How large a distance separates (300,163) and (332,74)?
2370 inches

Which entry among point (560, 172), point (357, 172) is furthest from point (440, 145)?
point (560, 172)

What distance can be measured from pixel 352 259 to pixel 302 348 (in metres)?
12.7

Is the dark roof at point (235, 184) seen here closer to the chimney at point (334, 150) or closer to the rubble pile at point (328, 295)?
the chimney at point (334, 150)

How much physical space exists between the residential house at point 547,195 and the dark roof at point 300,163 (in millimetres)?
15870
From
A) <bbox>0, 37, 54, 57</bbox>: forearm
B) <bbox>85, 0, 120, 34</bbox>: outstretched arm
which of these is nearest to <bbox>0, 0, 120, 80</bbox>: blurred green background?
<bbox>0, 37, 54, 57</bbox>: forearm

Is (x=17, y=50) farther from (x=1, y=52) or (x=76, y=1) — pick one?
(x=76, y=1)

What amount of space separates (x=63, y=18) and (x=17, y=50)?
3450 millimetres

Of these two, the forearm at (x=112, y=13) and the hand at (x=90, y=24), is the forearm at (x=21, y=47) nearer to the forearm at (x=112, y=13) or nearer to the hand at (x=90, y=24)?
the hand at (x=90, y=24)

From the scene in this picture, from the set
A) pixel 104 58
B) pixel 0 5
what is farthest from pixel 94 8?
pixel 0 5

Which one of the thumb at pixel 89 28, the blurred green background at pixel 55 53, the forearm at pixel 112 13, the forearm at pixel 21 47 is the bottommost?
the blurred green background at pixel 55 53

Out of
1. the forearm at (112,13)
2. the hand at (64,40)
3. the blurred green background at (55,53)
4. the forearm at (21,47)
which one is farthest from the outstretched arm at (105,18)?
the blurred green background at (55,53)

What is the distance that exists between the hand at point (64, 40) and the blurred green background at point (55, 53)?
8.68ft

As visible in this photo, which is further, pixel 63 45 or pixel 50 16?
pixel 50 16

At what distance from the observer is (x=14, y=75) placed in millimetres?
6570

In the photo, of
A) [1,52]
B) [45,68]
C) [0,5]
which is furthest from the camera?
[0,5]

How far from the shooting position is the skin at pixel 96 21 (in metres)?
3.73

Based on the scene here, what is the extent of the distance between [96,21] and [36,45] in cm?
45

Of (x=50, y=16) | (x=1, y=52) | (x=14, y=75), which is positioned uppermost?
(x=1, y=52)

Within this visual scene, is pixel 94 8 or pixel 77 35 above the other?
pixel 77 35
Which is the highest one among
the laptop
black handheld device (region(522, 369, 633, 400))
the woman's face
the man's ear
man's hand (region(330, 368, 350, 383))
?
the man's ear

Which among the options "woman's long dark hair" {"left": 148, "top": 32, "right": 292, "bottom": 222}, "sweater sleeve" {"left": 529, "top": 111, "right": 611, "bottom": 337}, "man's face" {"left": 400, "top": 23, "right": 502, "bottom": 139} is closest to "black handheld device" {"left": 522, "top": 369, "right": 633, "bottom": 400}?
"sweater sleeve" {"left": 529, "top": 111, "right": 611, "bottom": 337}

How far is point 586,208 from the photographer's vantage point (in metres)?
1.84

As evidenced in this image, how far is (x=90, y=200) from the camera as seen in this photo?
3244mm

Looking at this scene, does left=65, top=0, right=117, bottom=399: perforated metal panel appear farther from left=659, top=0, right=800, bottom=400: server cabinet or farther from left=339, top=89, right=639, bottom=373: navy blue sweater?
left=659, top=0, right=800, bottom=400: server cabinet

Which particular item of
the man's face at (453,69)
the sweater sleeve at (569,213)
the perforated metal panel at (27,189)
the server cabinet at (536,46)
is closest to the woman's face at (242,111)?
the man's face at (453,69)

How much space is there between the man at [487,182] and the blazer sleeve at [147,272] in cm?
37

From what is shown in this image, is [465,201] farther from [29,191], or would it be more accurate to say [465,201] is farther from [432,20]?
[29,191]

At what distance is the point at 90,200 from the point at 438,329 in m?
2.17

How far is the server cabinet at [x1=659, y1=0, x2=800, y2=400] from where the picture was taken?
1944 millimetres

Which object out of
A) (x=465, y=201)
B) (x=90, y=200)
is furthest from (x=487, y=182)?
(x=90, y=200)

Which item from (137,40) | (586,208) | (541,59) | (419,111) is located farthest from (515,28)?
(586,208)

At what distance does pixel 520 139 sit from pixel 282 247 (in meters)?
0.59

# # # #

__What is required__: Rewrite every line of the entries above as a numbered list, omitting the blank lines.

__Solution to the problem__:
1. How large a distance separates (300,163) and (332,74)?
2. 2370 inches
3. Which entry among point (560, 172), point (357, 172) is furthest from point (440, 145)?
4. point (560, 172)
5. What distance can be measured from pixel 352 259 to pixel 302 348 (in metres)?
6. 12.7
7. Is the dark roof at point (235, 184) seen here closer to the chimney at point (334, 150) or closer to the rubble pile at point (328, 295)?
8. the chimney at point (334, 150)
9. How much physical space exists between the residential house at point 547,195 and the dark roof at point 300,163 (in millimetres)?
10. 15870
11. From
12. A) <bbox>0, 37, 54, 57</bbox>: forearm
13. B) <bbox>85, 0, 120, 34</bbox>: outstretched arm
14. which of these is nearest to <bbox>0, 0, 120, 80</bbox>: blurred green background?
15. <bbox>0, 37, 54, 57</bbox>: forearm
16. Is (x=17, y=50) farther from (x=1, y=52) or (x=76, y=1) — pick one?
17. (x=76, y=1)
18. What amount of space separates (x=63, y=18) and (x=17, y=50)?
19. 3450 millimetres
20. Of these two, the forearm at (x=112, y=13) and the hand at (x=90, y=24), is the forearm at (x=21, y=47) nearer to the forearm at (x=112, y=13) or nearer to the hand at (x=90, y=24)?
21. the hand at (x=90, y=24)
22. From the scene in this picture, from the set
23. A) pixel 104 58
24. B) pixel 0 5
25. what is farthest from pixel 94 8?
26. pixel 0 5
27. Which one of the thumb at pixel 89 28, the blurred green background at pixel 55 53, the forearm at pixel 112 13, the forearm at pixel 21 47 is the bottommost?
28. the blurred green background at pixel 55 53
29. Out of
30. 1. the forearm at (112,13)
31. 2. the hand at (64,40)
32. 3. the blurred green background at (55,53)
33. 4. the forearm at (21,47)
34. which one is farthest from the outstretched arm at (105,18)?
35. the blurred green background at (55,53)
36. What is the distance that exists between the hand at point (64, 40) and the blurred green background at point (55, 53)?
37. 8.68ft
38. As visible in this photo, which is further, pixel 63 45 or pixel 50 16?
39. pixel 50 16
40. At what distance from the observer is (x=14, y=75) placed in millimetres?
41. 6570
42. In the photo, of
43. A) [1,52]
44. B) [45,68]
45. C) [0,5]
46. which is furthest from the camera?
47. [0,5]
48. How far from the shooting position is the skin at pixel 96 21 (in metres)?
49. 3.73
50. Based on the scene here, what is the extent of the distance between [96,21] and [36,45] in cm?
51. 45
52. Of (x=50, y=16) | (x=1, y=52) | (x=14, y=75), which is positioned uppermost?
53. (x=1, y=52)
54. Within this visual scene, is pixel 94 8 or pixel 77 35 above the other?
55. pixel 77 35
56. Which is the highest one among
57. the laptop
58. black handheld device (region(522, 369, 633, 400))
59. the woman's face
60. the man's ear
61. man's hand (region(330, 368, 350, 383))
62. ?
63. the man's ear
64. Which among the options "woman's long dark hair" {"left": 148, "top": 32, "right": 292, "bottom": 222}, "sweater sleeve" {"left": 529, "top": 111, "right": 611, "bottom": 337}, "man's face" {"left": 400, "top": 23, "right": 502, "bottom": 139} is closest to "black handheld device" {"left": 522, "top": 369, "right": 633, "bottom": 400}?
65. "sweater sleeve" {"left": 529, "top": 111, "right": 611, "bottom": 337}
66. How far is point 586,208 from the photographer's vantage point (in metres)?
67. 1.84
68. As evidenced in this image, how far is (x=90, y=200) from the camera as seen in this photo?
69. 3244mm
70. Looking at this scene, does left=65, top=0, right=117, bottom=399: perforated metal panel appear farther from left=659, top=0, right=800, bottom=400: server cabinet or farther from left=339, top=89, right=639, bottom=373: navy blue sweater?
71. left=659, top=0, right=800, bottom=400: server cabinet
72. Which particular item of
73. the man's face at (453,69)
74. the sweater sleeve at (569,213)
75. the perforated metal panel at (27,189)
76. the server cabinet at (536,46)
77. is closest to the woman's face at (242,111)?
78. the man's face at (453,69)
79. How much space is there between the man at [487,182] and the blazer sleeve at [147,272] in cm?
80. 37
81. From what is shown in this image, is [465,201] farther from [29,191], or would it be more accurate to say [465,201] is farther from [432,20]?
82. [29,191]
83. At what distance is the point at 90,200 from the point at 438,329 in m?
84. 2.17
85. How far is the server cabinet at [x1=659, y1=0, x2=800, y2=400] from where the picture was taken?
86. 1944 millimetres
87. Which object out of
88. A) (x=465, y=201)
89. B) (x=90, y=200)
90. is furthest from (x=487, y=182)?
91. (x=90, y=200)
92. Which item from (137,40) | (586,208) | (541,59) | (419,111) is located farthest from (515,28)?
93. (586,208)
94. At what distance does pixel 520 139 sit from pixel 282 247 (in meters)?
95. 0.59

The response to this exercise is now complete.